Small footprint in clean energy
The shakeup at GE has elevated the role of its renewable energy business, which is built on a large onshore wind business. GE is also making inroads into offshore wind as well as hyro power.
Holding onto renewable energy gives GE a foothold in the growth part of the industry as Americans push for cleaner fuels. But it's a tiny foothold. Renewable energy hauled in $10 billion of revenue last year, accounting for just 8% of the company's total sales.
The ghost of GE Capital
Listening to GE talk about the future, it would be easy to forget that a big chunk of it is wrapped up in GE Capital. The financial arm has been dramatically downsized over the past decade.

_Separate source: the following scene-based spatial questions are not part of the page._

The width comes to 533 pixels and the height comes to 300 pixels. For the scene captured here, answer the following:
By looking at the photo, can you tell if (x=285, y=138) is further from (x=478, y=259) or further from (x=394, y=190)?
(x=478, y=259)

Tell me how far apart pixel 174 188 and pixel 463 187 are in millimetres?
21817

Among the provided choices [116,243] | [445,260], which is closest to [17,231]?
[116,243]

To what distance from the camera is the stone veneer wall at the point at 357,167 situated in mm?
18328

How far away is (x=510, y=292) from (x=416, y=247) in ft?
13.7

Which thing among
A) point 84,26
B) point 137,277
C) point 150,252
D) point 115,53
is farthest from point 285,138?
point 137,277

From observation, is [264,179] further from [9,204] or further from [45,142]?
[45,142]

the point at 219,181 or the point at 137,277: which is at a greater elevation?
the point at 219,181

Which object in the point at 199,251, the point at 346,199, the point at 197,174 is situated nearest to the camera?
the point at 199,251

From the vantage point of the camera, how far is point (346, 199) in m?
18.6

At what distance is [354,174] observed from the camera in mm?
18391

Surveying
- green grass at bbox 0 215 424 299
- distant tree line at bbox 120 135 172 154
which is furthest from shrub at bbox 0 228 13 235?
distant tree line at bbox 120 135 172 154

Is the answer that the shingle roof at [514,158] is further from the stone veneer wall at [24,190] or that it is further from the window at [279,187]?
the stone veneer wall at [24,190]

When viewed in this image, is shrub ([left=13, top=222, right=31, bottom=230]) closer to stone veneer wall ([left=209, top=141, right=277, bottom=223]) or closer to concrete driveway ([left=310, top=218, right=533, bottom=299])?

And Flannery pledged to make it even smaller.
Yet the leftovers of GE Capital are still hogging vast amounts of money -- cash that the parent company could be using to invest in the future.
GE recently set aside $1.5 billion to cover potential losses from a federal investigation into defunct its subprime mortgage unit. And it's plowing $15 billion to stabilize losses from its long-term care insurance business, which GE is also attempting to get rid of.
"When they dismantled GE Capital, they sold the good stuff and they kept all the garbage," said De Gan.
It'll take years for GE to recover from the sins of the recent past. For now, it's clear that tomorrow's GE will likely nothing like today's.
"We have argued for the full breakup of GE and we pretty much have that," said Davis.